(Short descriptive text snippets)
+++++

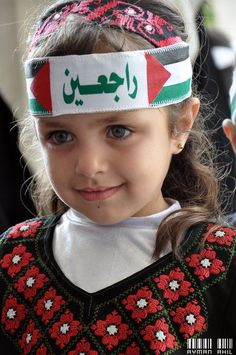 allaboutpalestine:  !راجعين يا وطن  Another cute Palestinian kid for you guys :)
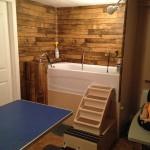 Autre angle, fond de la pièce avec bain adapté et marches.
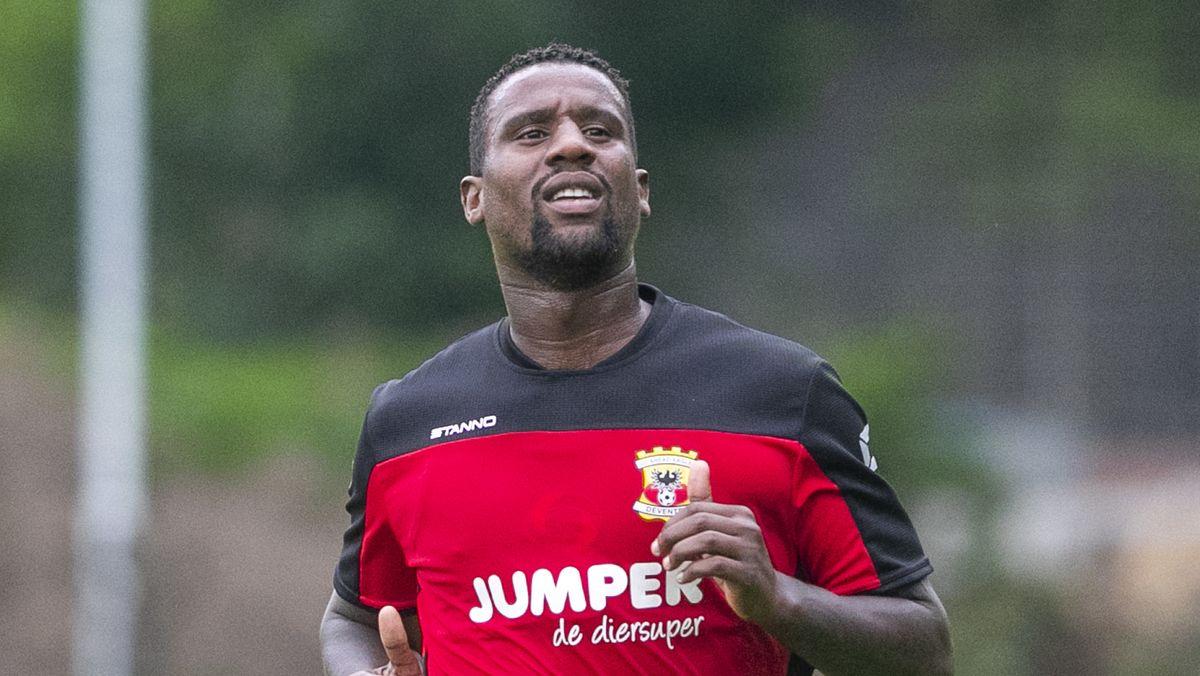 Kickers-Neuzugang Douglas vor wenigen Wochen beim Training der Go Ahead Eagles Deventer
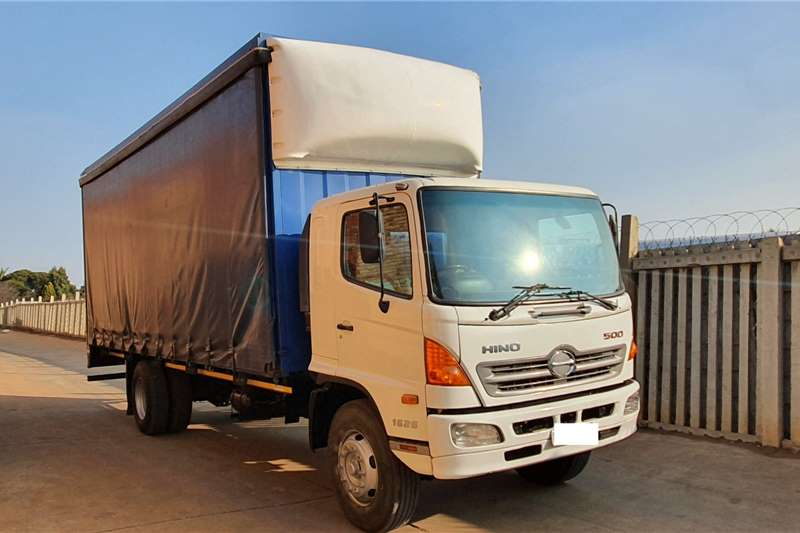 Toyota Truck HINO 500,1626 WITH 7.6m LONG 2.9m HIGH TAUTLINER 2012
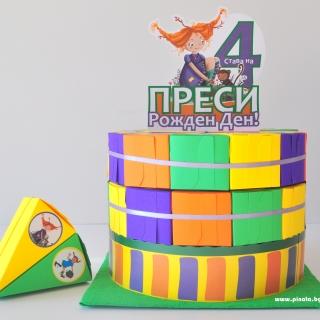 Хартиена торта с  тематична декорация Пипи Дългото Чорапче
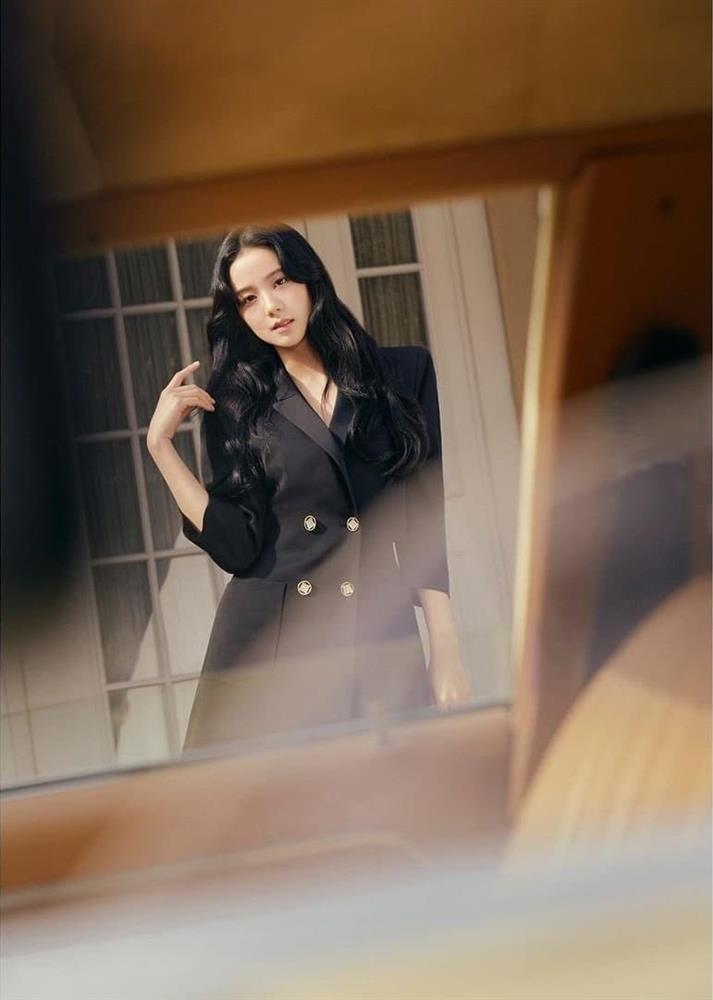 Jisoo tung visual đỉnh của chóp trong bộ ảnh mới-2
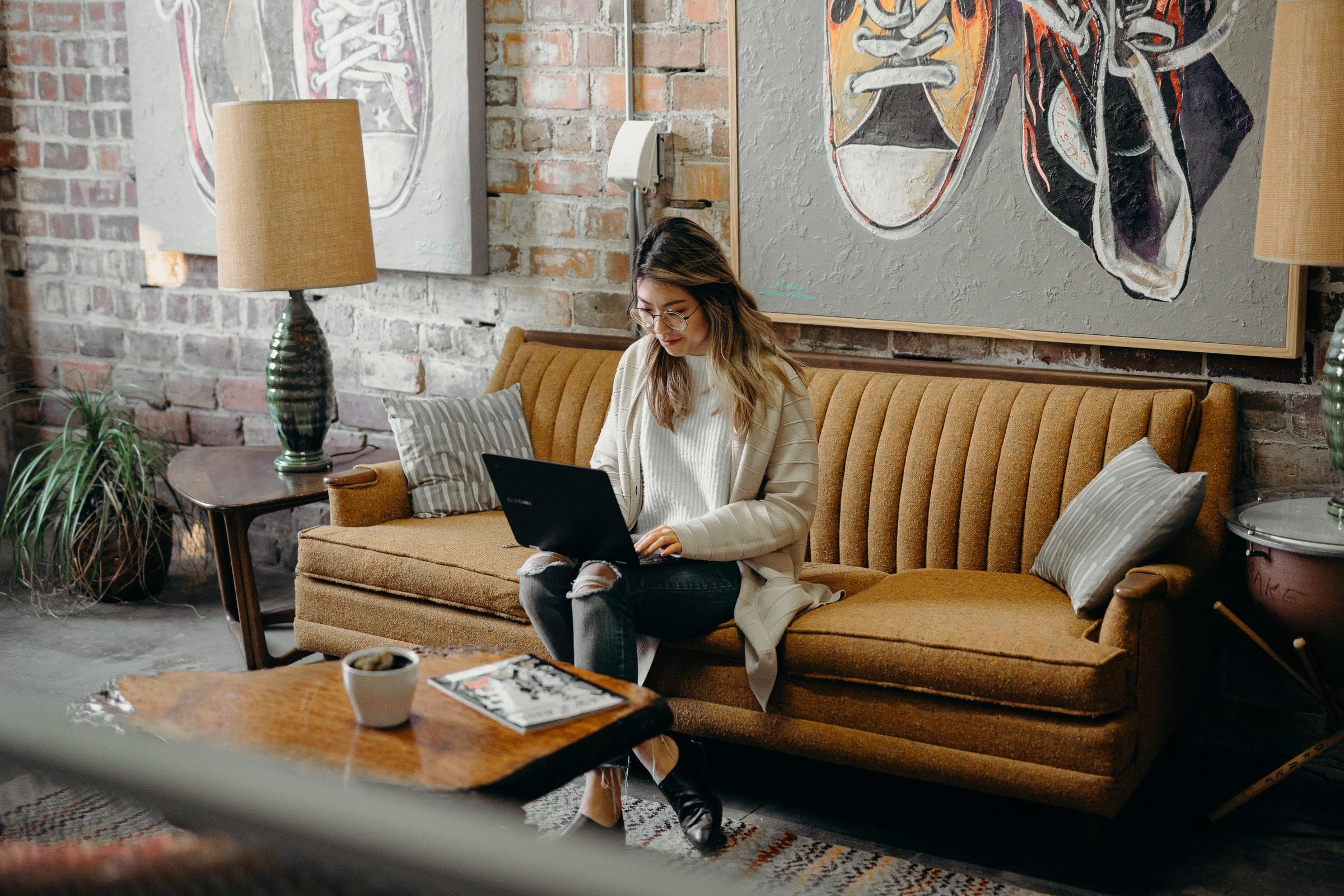 Arbeiten von der Couch aus: Home Office kann bequem und belastend sein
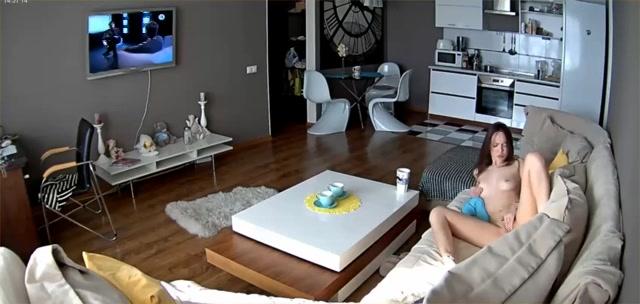 PLaatje van Met een spycam filmt hij zijn sexy vriendin die masturbeert
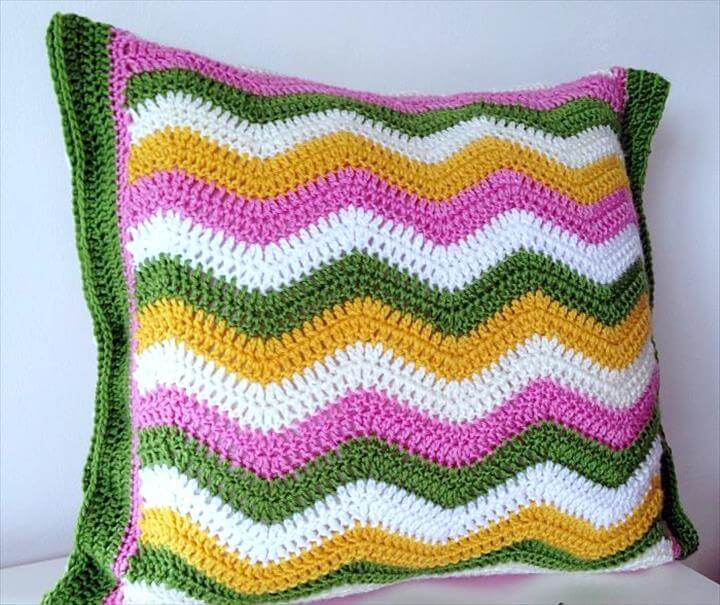 Ripple pattern crochet pillow cover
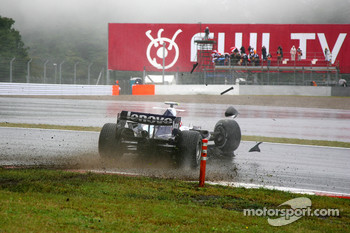 Alexander Wurz, Williams F1 Team, FW29, crashes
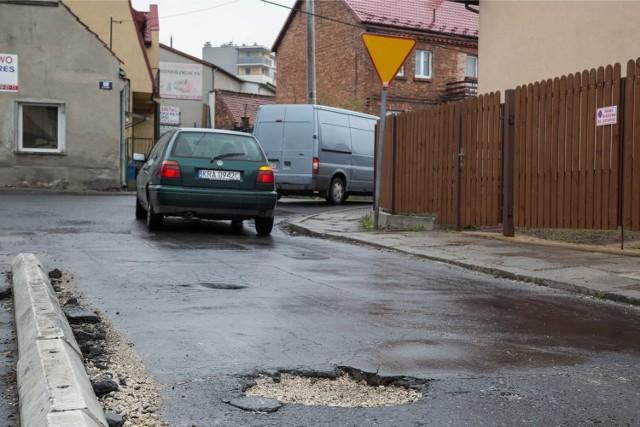"""Skrzyżowanie tych dwóch ulic należy do Dzielnicy IV Prądnik Biały. Droga jest dziurawa i wąska, nie ma chodnika ani nawet pobocza. - Codziennie trzęsę się ze złości, kiedy tamtędy jadę i niszczę sobie zawieszenie - napisał internauta do redakcji """"Krakowskiej"""".  Mieszańcy skarżą się, że ubytki w drodze i brak chodnika znacząco utrudniają ruch."""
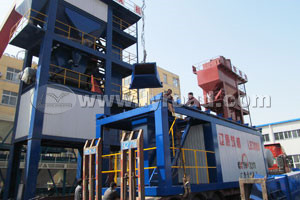Customer visit our asphalt plant factory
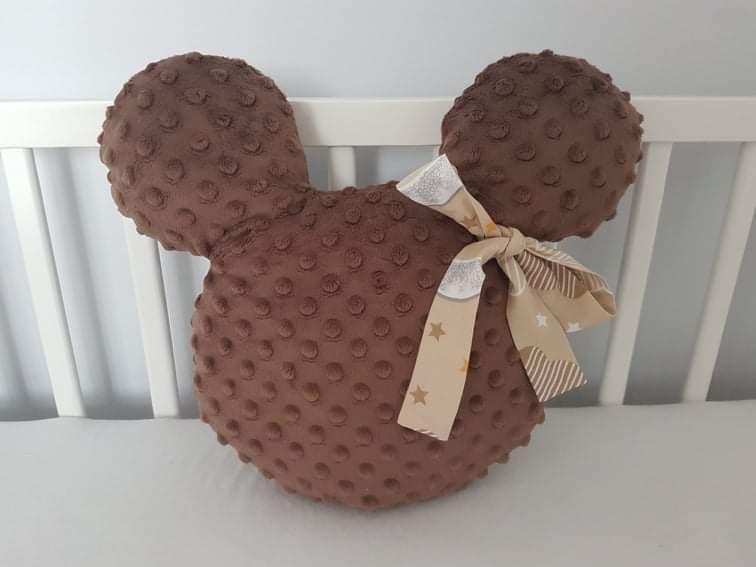 Handmade Mickey vankúšik minky hnedý s béžovou mašľou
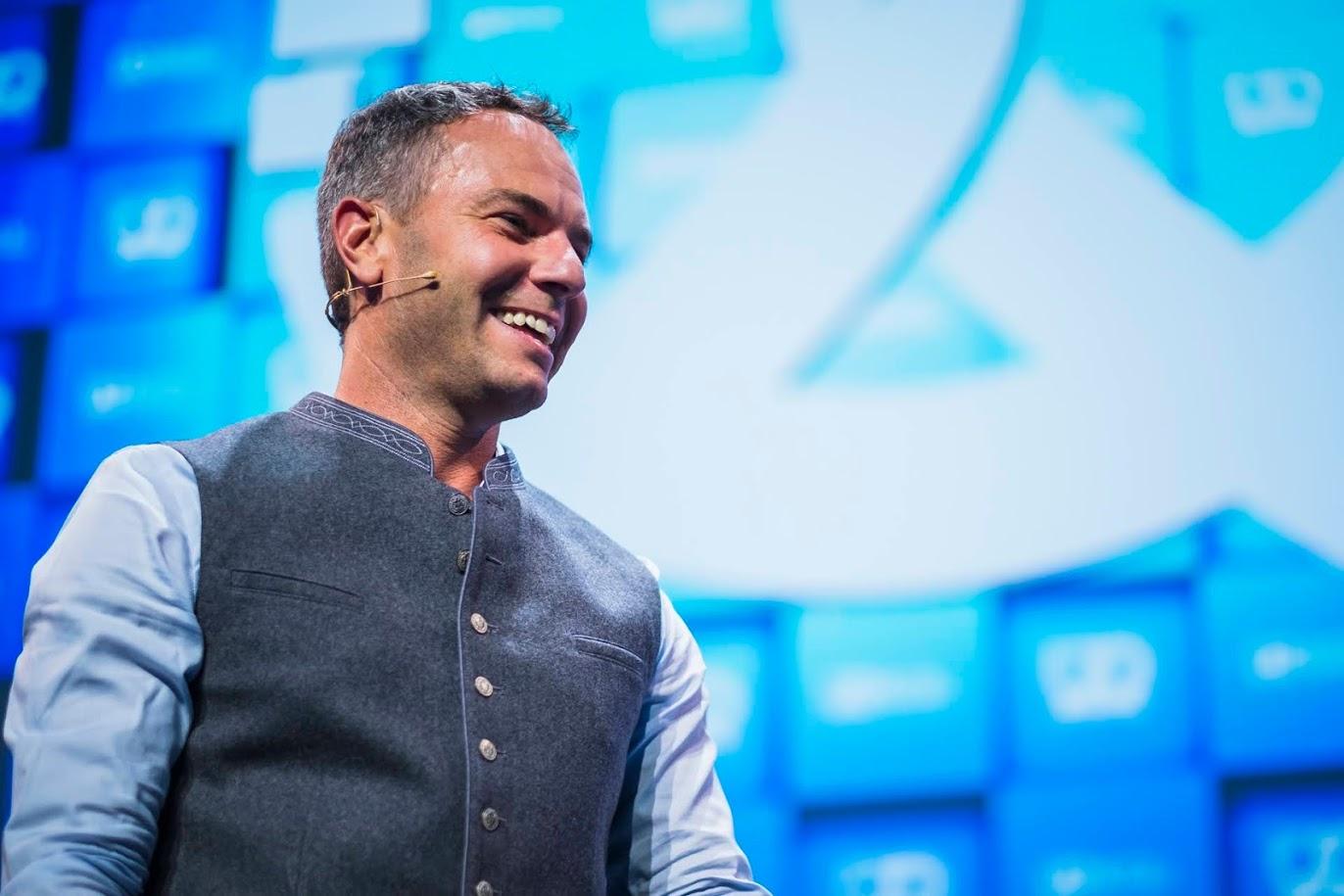 Innovative entrepreneur business speaker Chris Barton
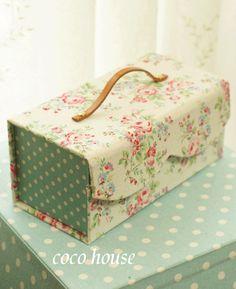 Cartonnage pelucheux mignon | Boîte à outils de l'image dans Cath Kidston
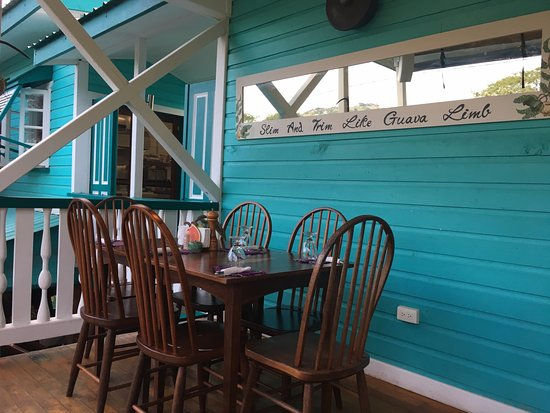Guava Limb Cafe: Upper balcony level of Guava Limb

+++++

The copy you output must match the entries above exactly, except that it has no pictures.

• **Your solution**:
 allaboutpalestine:  !راجعين يا وطن  Another cute Palestinian kid for you guys :)
 Autre angle, fond de la pièce avec bain adapté et marches.
 Kickers-Neuzugang Douglas vor wenigen Wochen beim Training der Go Ahead Eagles Deventer
 Toyota Truck HINO 500,1626 WITH 7.6m LONG 2.9m HIGH TAUTLINER 2012
 Хартиена торта с  тематична декорация Пипи Дългото Чорапче
 Jisoo tung visual đỉnh của chóp trong bộ ảnh mới-2
 Arbeiten von der Couch aus: Home Office kann bequem und belastend sein
 PLaatje van Met een spycam filmt hij zijn sexy vriendin die masturbeert
 Ripple pattern crochet pillow cover
 Alexander Wurz, Williams F1 Team, FW29, crashes
"""Skrzyżowanie tych dwóch ulic należy do Dzielnicy IV Prądnik Biały. Droga jest dziurawa i wąska, nie ma chodnika ani nawet pobocza. - Codziennie trzęsę się ze złości, kiedy tamtędy jadę i niszczę sobie zawieszenie - napisał internauta do redakcji """"Krakowskiej"""".  Mieszańcy skarżą się, że ubytki w drodze i brak chodnika znacząco utrudniają ruch."""
Customer visit our asphalt plant factory
 Handmade Mickey vankúšik minky hnedý s béžovou mašľou
 Innovative entrepreneur business speaker Chris Barton
 Cartonnage pelucheux mignon | Boîte à outils de l'image dans Cath Kidston
Guava Limb Cafe: Upper balcony level of Guava Limb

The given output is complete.